Read more: How To Choose The Best Travel Camera
Dog parks (or regular parks, for that matter) are perfect for meeting fellow animal lovers — after all, who wouldn’t love to be introduced to a friendly face by their fur baby! Regardless of whether you’re traveling with your pet or just enjoy watching others’ having fun, dogs are famous for their ability bring people together in a communal area.
Not a dog person? Grab a blanket, book, guitar or snack and head for a local park — sprawl out, relax, and enjoy the afternoon. People who see you comfortable and at-ease are more likely to approach!
And while you’re here, check out our tips for being more approachable in public in general — though remember, it takes two!
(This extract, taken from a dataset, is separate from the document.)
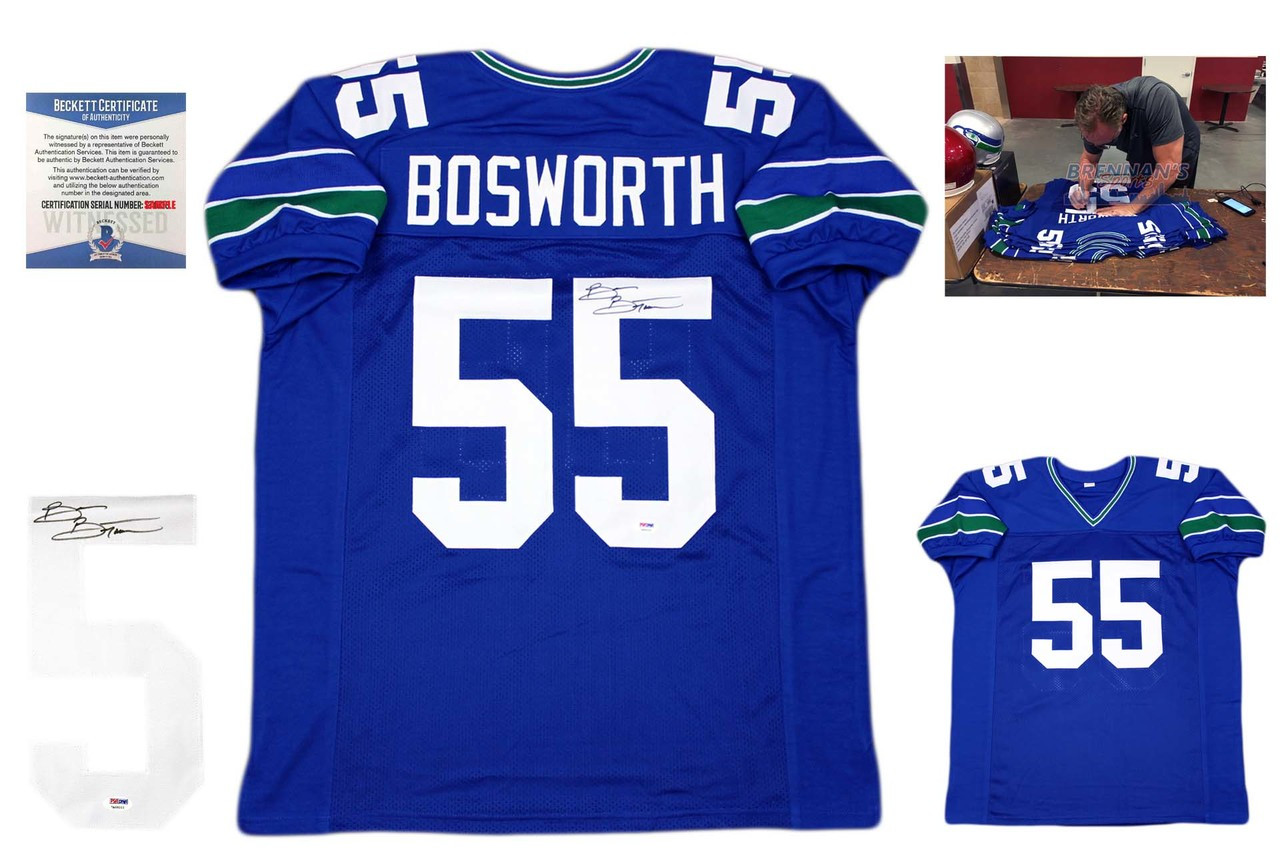 Brian Bosworth Autographed Signed Jersey - Royal - Beckett Authentic ... 2f4c50931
Tips For Approaching People And Being More Approachable
Leave The Airpods At Home
Headphones are the internationally-known signal for “leave me alone,” so refrain from podcast-bingeing while you’re out!
Put The Phone Down
If you’re going to take yourself on a solo date, challenge yourself to keep your phone in your pocket/purse for the entire evening! When you’re glued to your phone, you may come across as occupied — and no one wants to risk interrupting an important text or email. Keep your head up, and bring a book if keeping yourself company sounds intimidating (it’s much more casual!).
Put Yourself Out There
Not just metaphorically, but physically — your physical location and position in any setting may determine whether you seem approachable or not. Instead of grabbing the back corner table or end bar seat closest to the wall, sit near the entrance or at a corner bar seat. Even better if you can solidify a spot that has an open seating next to you!
Dress To Impress
Wearing a statement piece of clothing is an easy excuse for a stranger to strike up conversation — think something bright, patterned or personalized. Being well-dressed (note, not over-dressed) in general is also a great general rule to abide by.
If (friendly) strangers are good for one thing, it’s being helpful — so use your “newness” to the city to your advantage! Get some help reading the local language on menus, ask for directions, or recruit help lugging suitcases to your mode of transportation or hotel.
Offer To Help
On the flip side of asking questions and receiving help, you can be the one to offer your assistance instead! If you jump in unprompted, even better – what better way to start off on a good foot?